YOUR OBJECTIVE |
Please say which award Joe Gores won with A Time of Predators, according to the text about the novel below.

━━━ TEXT FOR ANALYSIS ━━━

Otto Penzler and the Mystery Writers of America Present A Time of Predators by Joe Gores, winner of the Edgar Allan Poe Award for Best First Novel The gang was restless, just looking for idle fun.... This description may be from another edition of this product.

Customer Reviews

4 ratings

Time Enough

Joe Gores'first novel is a winner. It grabbed the Edgar Award for Best First Novel of 1970. It is a very hard hitting, eye opening story of the transformation of a middle aged college professor, who's wife commits suicide after being raped in her home, by a gang of teenage predators. The professor, at first unaware of his wife's rape, tries unsuccessfully to get the police to conduct a thorough investigation of his wife's death. The book follows his transformation in gut wrenching scenes as he struggles with his wife's death, his search for her killers and his own predatory instincts. A great read.

Welcome Return from 1969

The punks can barely be told apart, except for the one who's enormously fat that kids tease him and call him a can of Crisco, and then there's the obligatory punk hero who's so smart he could debate Nietzsche to a draw. The others are pretty nondescript, one of them is allegedly Hispanic but you couldn't prove it by me. These punks go gay bashing and blind a man right in front of Paula Halstead, the beautiful wife of our professor hero. Paula is spotted by the brilliant punk and then becomes a target. Editor Otto Penzler says that Gores' novel is fascinating in that the street language used by the punks is pretty clean, that today's widespread obscenity hadn't yet infiltrated to street gangs. The characters use a lot of vulgar euphemisms, but the worst they actually say is "so and so has a hard on against you," which if you believe Penzler would have been shocking in the 1960s. The novel is really all about sexual politics and the way in which punks commit rape to silence women. The first victim, after being raped, kills herself for the shame and the stain leave her unable to face living. Another victim, a young girl of 18 or so, is treated by psychiatrists after being raped many times on a filthy mattress. However her best prognosis is that her life is basically over, and the next man who becomes her lover will receive a "hatpin in the chest." As though rape has made her into a psychopath. This would make a good, strong movie if the right director took over the reins, and found a way to distinguish the young villains from one another.

━━━ DATA SECTION ━━━

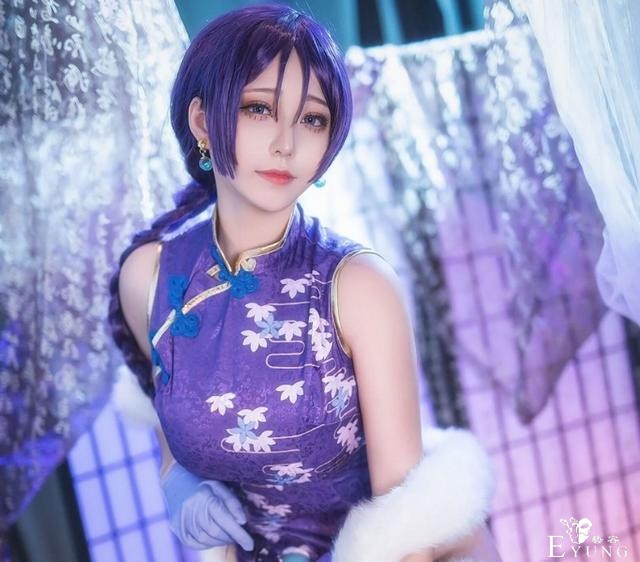 Cosplay旗袍遇上长袜，二次元中复古风，属于童真的妩媚-3.jpg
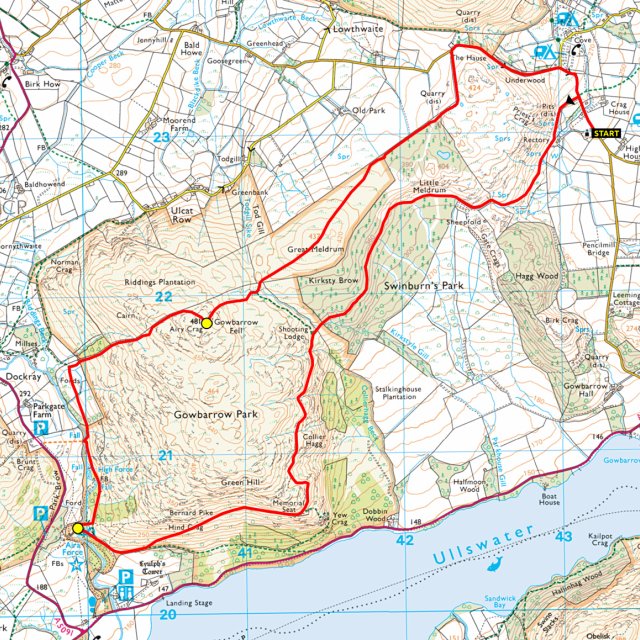 Watermillock Church, Aira Force and Gowbarrow (8.4 miles)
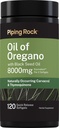 Piping Rock Oil of Oregano with Black Seed Oil | 120 Softgels | Naturally Occurring Carvacrol & Thymoquinone | Non-GMO, Gluten Free Supplement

━━━

WRITTEN SOLUTION |
The Edgar Allan Poe Award for Best First Novel (of 1970).